TEXT SEGMENT »
---

Clearly, we need to be more bold and fearless. We begin by naming the problem, and it’s a problem that is going to be very difficult to uproot.

Islam in the UK is hugely diverse but, during the last 30 years or so, mainstream Muslim communities have been increasingly affected by re-energised movements of revivalist Islam - schools of thought that claim to be returning Muslims to their pure roots, rejecting more than a thousand years of developments in theology. As the late, great Marxist historian Eric Hobsbawn observed, this turn of events could be regarded as bizarre given that "their educated grandfathers would have described (it) as superstition and barbarism".

Muslims broadly divide into two groups - the Sunni (in the majority) and the Shi'ites (a small minority but split into many sects). Both have given birth to revivalists. The Iranian Revolution was one of two critical developments in prompting revivalist Islam. It was Shi’ite. The second was Saudi Arabia's sponsorship of Wahhabism, a particularly reactionary and sectarian strand of Hanbalite (one of the four schools of law for Sunnis) thought. "The mistake of the West was to put the Sauds on the throne of Saudi Arabia and give them control of the world's oil fortune, which they then used to propagate Wahhabi Islam" (Salman Rushdie).



Recent influential, revivalist movements in Islam usually manifest in the growth of various form of Islamism (Revivalist and literalist; Totalising and theocratic).

Islamism is a self-consciously theocratic ideology that seeks to create a caliphate that can facilitate the Islamization - reordering government, the economy, society and individual lives according to Muslim precepts. Islam is regarded as a total system that applies to all aspects of life - no distinction is made between secular and sacred place, or between private and public life. The law is determined by a literal and dogmatic application of the Sharia, and there is general prohibition on exegetical interpretation of the Qur'an. As the novelist Martin Amis wrote, "like fundamentalist Judaism and medieval Christianity, Islam is totalist. That is to say, it makes a total claim on the individual". This is especially true of revivalist Islam, its bastard offspring Islamism and jihadism, its worst manifestation, ideologies that some pathetic, insecure, weak minded and immature second or third generation immigrants are attracted to like a fly to sh*t.

The attraction of Islamic revivalism and Islamism is mystifying unless it is placed in its proper context.

Fuller (2003) recognises the different Islamisms as regional variants of a global phenomenon that grew up in the 1970s - religiously-orientated identity politics, such as "resurgent Hinduism in India, Religious Zionism in Israel, militant Buddhism in Sri Lanka, resurgent Sikh nationalism in the Punjab...". Fuller argued that Islamism amounted to "support for [Muslim] identity, authenticity, broader regionalism, revivalism, [and] revitalization of the community".

---

PROBLEM STATEMENT » Transcribe the passage on revivalist Islam from "Recent influential, revivalist" up to and including "Totalising and theocratic).". Work only from the passage on revivalist Islam.

DATASET SECTION »
---

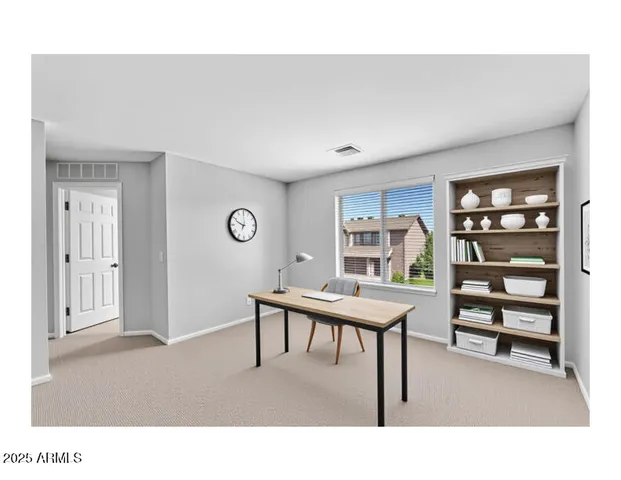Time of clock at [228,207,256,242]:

---

EXPECTED ANSWER »
Recent influential, revivalist movements in Islam usually manifest in the growth of various form of Islamism (Revivalist and literalist; Totalising and theocratic).